=== Records from a dataset ===
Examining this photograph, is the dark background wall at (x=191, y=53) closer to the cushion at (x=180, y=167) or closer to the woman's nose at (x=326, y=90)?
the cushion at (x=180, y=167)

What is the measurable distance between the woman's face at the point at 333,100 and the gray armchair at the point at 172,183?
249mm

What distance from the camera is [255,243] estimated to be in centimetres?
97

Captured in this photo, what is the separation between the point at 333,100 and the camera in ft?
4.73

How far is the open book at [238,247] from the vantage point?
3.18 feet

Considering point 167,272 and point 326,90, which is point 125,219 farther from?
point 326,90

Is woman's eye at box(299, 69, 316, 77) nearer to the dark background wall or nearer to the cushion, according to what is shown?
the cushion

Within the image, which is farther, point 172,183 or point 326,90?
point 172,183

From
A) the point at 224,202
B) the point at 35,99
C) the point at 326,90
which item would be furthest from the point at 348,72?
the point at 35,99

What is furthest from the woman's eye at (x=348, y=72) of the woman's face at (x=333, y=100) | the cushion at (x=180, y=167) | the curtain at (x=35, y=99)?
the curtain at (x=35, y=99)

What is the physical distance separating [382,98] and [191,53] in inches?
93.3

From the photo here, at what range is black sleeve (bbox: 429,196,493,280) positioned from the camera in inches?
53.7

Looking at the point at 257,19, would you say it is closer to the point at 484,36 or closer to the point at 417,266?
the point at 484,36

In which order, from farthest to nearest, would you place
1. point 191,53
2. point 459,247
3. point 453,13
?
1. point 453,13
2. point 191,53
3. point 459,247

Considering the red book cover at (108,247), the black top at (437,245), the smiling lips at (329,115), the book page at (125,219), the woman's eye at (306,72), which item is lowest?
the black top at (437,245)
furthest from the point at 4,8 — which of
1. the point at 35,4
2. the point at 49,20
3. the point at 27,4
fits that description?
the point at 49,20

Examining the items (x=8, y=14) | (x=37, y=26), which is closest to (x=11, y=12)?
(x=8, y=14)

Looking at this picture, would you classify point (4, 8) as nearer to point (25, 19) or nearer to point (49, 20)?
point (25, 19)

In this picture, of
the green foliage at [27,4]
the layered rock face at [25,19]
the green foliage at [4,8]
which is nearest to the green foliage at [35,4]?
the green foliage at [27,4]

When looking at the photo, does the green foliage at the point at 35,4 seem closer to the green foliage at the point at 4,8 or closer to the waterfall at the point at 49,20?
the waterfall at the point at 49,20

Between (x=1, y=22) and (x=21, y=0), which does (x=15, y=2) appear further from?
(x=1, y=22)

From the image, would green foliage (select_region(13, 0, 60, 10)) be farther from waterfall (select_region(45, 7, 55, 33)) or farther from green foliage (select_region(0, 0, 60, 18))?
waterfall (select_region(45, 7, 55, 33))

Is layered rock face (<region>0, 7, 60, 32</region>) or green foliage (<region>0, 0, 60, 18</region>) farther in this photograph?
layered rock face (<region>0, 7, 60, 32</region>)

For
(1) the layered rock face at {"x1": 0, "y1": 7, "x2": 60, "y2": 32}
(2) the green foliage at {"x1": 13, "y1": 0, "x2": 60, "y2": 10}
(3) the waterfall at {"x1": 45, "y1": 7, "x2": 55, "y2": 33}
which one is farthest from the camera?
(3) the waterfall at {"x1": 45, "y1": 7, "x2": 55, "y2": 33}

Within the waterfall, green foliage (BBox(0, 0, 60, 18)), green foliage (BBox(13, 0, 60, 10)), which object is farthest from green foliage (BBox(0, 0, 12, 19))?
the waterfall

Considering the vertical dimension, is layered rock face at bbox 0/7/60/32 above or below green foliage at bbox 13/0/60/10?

=== EXERCISE GOAL ===
Express the material above as a JSON list of strings, one string per line, omitting blank lines.

=== CORRECT RESPONSE ===
[
  "Examining this photograph, is the dark background wall at (x=191, y=53) closer to the cushion at (x=180, y=167) or closer to the woman's nose at (x=326, y=90)?",
  "the cushion at (x=180, y=167)",
  "What is the measurable distance between the woman's face at the point at 333,100 and the gray armchair at the point at 172,183?",
  "249mm",
  "What distance from the camera is [255,243] estimated to be in centimetres?",
  "97",
  "Captured in this photo, what is the separation between the point at 333,100 and the camera in ft?",
  "4.73",
  "How far is the open book at [238,247] from the vantage point?",
  "3.18 feet",
  "Considering point 167,272 and point 326,90, which is point 125,219 farther from?",
  "point 326,90",
  "Is woman's eye at box(299, 69, 316, 77) nearer to the dark background wall or nearer to the cushion, according to what is shown?",
  "the cushion",
  "Within the image, which is farther, point 172,183 or point 326,90?",
  "point 172,183",
  "From",
  "A) the point at 224,202",
  "B) the point at 35,99",
  "C) the point at 326,90",
  "which item would be furthest from the point at 348,72?",
  "the point at 35,99",
  "What is furthest from the woman's eye at (x=348, y=72) of the woman's face at (x=333, y=100) | the cushion at (x=180, y=167) | the curtain at (x=35, y=99)?",
  "the curtain at (x=35, y=99)",
  "What is the physical distance separating [382,98] and [191,53] in inches?",
  "93.3",
  "From the photo here, at what range is black sleeve (bbox: 429,196,493,280) positioned from the camera in inches?",
  "53.7",
  "Looking at the point at 257,19, would you say it is closer to the point at 484,36 or closer to the point at 417,266?",
  "the point at 484,36",
  "In which order, from farthest to nearest, would you place",
  "1. point 191,53",
  "2. point 459,247",
  "3. point 453,13",
  "?",
  "1. point 453,13",
  "2. point 191,53",
  "3. point 459,247",
  "Considering the red book cover at (108,247), the black top at (437,245), the smiling lips at (329,115), the book page at (125,219), the woman's eye at (306,72), which item is lowest?",
  "the black top at (437,245)",
  "furthest from the point at 4,8 — which of",
  "1. the point at 35,4",
  "2. the point at 49,20",
  "3. the point at 27,4",
  "fits that description?",
  "the point at 49,20",
  "Examining the items (x=8, y=14) | (x=37, y=26), which is closest to (x=11, y=12)?",
  "(x=8, y=14)",
  "Looking at this picture, would you classify point (4, 8) as nearer to point (25, 19) or nearer to point (49, 20)?",
  "point (25, 19)",
  "In this picture, of",
  "the green foliage at [27,4]",
  "the layered rock face at [25,19]",
  "the green foliage at [4,8]",
  "which is nearest to the green foliage at [35,4]?",
  "the green foliage at [27,4]",
  "When looking at the photo, does the green foliage at the point at 35,4 seem closer to the green foliage at the point at 4,8 or closer to the waterfall at the point at 49,20?",
  "the waterfall at the point at 49,20",
  "Between (x=1, y=22) and (x=21, y=0), which does (x=15, y=2) appear further from?",
  "(x=1, y=22)",
  "From the image, would green foliage (select_region(13, 0, 60, 10)) be farther from waterfall (select_region(45, 7, 55, 33)) or farther from green foliage (select_region(0, 0, 60, 18))?",
  "waterfall (select_region(45, 7, 55, 33))",
  "Is layered rock face (<region>0, 7, 60, 32</region>) or green foliage (<region>0, 0, 60, 18</region>) farther in this photograph?",
  "layered rock face (<region>0, 7, 60, 32</region>)",
  "For",
  "(1) the layered rock face at {\"x1\": 0, \"y1\": 7, \"x2\": 60, \"y2\": 32}",
  "(2) the green foliage at {\"x1\": 13, \"y1\": 0, \"x2\": 60, \"y2\": 10}",
  "(3) the waterfall at {\"x1\": 45, \"y1\": 7, \"x2\": 55, \"y2\": 33}",
  "which one is farthest from the camera?",
  "(3) the waterfall at {\"x1\": 45, \"y1\": 7, \"x2\": 55, \"y2\": 33}",
  "Within the waterfall, green foliage (BBox(0, 0, 60, 18)), green foliage (BBox(13, 0, 60, 10)), which object is farthest from green foliage (BBox(0, 0, 12, 19))?",
  "the waterfall",
  "Considering the vertical dimension, is layered rock face at bbox 0/7/60/32 above or below green foliage at bbox 13/0/60/10?"
]